Word from officials is that this lawyer, who once won a temporary reprieve for beleaguered motorists against the country’s most-hated traffic camera scheme, has taken to social media to say his piece after the High Court finally settled the matter.
He says he respects the SC decision. He says the fight was not for nothing. And then, in the same breath, he tells the local governments running these camera-and-ticket operations that they’d best not just flip the switch back on as if nothing happened. Revisit it, he says. Amend it. Fix what’s broken before the tickets start flying again. Our tipster tells us the lawyer isn’t stopping at strongly worded posts, either. He’s mobilizing his group of volunteer counsel and paralegals to sit down with the metro’s traffic authority — offering, of all things, free legal literacy for the very drivers who’ll be caught in the next round of violations.
Think seminars on how to contest a ticket before the adjudication board, minus the usual runaround.
But the real tea is in the fine print of his three-point wish list, which insiders say is already circulating among traffic policy wonks:
Take the cameras, the software, and the data out of private hands entirely was the first proposal. Put the whole apparatus under a state agency, whether that’s the land transport regulator or the transport department itself, either building the system outright or handing it over eventually through a build-and-transfer deal, with a flat maintenance fee to keep costs predictable.
No more revenue-sharing arrangements that make citizens wonder who’s really profiting off their bad left turns.
There should be one gatekeeper for motorists’ personal data. Spread that database across too many hands, Nosy Tarsee says the lawyer argues, and you’re just inviting leaks, hacks, and misuse. Consolidate it under the licensing agency and be done with it.

★ ★ ★ ★ ★ ★ ★

• [Aim 1]: Extract every line of the records below that contains the string "dark", matching case exactly.

★ ★ ★ ★ ★ ★ ★

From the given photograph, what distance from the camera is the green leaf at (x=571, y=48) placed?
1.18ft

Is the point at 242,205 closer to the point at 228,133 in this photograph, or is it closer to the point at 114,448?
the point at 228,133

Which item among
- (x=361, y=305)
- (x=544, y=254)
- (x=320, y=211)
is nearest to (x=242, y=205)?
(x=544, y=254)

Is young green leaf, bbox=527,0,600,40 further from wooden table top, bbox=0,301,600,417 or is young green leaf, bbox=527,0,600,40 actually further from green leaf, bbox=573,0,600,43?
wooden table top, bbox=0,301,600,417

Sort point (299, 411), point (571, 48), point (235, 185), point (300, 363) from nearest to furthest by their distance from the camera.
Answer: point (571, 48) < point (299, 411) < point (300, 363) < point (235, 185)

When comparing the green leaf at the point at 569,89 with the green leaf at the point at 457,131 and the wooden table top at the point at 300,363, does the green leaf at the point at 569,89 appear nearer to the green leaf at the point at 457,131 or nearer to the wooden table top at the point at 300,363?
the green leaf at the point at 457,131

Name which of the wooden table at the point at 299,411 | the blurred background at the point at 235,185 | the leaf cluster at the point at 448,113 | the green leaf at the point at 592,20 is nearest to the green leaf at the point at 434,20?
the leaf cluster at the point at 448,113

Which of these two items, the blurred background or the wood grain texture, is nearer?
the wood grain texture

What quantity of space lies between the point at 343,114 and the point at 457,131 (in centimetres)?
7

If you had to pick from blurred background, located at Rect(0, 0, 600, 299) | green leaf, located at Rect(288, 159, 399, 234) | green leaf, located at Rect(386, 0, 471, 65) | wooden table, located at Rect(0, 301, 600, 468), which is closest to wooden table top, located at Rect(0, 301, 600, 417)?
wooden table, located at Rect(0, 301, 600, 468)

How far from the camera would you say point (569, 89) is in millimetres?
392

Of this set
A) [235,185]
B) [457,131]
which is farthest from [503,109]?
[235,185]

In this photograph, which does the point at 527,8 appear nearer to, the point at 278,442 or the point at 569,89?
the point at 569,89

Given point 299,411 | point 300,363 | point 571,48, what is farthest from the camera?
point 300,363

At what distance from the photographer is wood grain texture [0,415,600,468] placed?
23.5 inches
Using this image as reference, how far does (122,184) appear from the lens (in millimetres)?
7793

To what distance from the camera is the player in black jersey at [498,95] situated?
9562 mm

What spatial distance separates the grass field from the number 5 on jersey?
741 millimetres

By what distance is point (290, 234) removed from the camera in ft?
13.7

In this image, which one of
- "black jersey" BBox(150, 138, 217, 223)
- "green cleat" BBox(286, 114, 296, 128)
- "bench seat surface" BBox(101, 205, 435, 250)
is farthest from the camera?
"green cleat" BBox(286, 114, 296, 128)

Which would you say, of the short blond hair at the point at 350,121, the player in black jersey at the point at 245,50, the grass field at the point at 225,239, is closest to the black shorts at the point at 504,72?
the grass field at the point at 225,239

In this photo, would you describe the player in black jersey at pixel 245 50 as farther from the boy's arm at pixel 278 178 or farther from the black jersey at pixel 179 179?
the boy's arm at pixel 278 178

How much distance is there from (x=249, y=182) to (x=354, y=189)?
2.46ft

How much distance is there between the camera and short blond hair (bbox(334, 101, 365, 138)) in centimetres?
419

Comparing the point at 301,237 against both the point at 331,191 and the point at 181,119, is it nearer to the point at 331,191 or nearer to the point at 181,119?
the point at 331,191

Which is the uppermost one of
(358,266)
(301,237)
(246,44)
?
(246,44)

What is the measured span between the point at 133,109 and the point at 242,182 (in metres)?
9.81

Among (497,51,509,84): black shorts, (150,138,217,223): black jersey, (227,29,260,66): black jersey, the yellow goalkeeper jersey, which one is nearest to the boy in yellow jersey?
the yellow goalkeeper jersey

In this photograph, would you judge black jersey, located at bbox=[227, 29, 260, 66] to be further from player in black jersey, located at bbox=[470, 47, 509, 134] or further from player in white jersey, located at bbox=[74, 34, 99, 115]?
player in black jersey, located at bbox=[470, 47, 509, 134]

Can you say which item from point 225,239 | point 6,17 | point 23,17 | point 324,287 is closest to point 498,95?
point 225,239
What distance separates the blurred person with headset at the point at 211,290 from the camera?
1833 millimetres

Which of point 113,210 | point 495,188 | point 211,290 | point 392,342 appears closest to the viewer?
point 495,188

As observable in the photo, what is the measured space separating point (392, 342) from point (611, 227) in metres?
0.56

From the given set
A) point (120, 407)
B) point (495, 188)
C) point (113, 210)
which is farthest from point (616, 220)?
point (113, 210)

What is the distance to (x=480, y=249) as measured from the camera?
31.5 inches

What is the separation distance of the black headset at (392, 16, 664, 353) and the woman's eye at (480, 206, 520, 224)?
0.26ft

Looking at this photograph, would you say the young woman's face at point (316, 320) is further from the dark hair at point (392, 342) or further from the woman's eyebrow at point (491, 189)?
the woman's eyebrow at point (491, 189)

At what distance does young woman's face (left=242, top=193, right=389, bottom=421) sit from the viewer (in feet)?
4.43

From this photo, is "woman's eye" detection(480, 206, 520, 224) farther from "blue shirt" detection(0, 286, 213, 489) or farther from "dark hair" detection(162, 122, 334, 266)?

★ ★ ★ ★ ★ ★ ★

• [Aim 2]: Repeat, word for word, the stretch of the traffic camera article above from "But the real" through "keep costs predictable.".

• [Finished answer 1]:
Looking at this photograph, would you say the young woman's face at point (316, 320) is further from the dark hair at point (392, 342) or further from the woman's eyebrow at point (491, 189)?
From this photo, is "woman's eye" detection(480, 206, 520, 224) farther from "blue shirt" detection(0, 286, 213, 489) or farther from "dark hair" detection(162, 122, 334, 266)?

• [Finished answer 2]:
But the real tea is in the fine print of his three-point wish list, which insiders say is already circulating among traffic policy wonks:
Take the cameras, the software, and the data out of private hands entirely was the first proposal. Put the whole apparatus under a state agency, whether that’s the land transport regulator or the transport department itself, either building the system outright or handing it over eventually through a build-and-transfer deal, with a flat maintenance fee to keep costs predictable.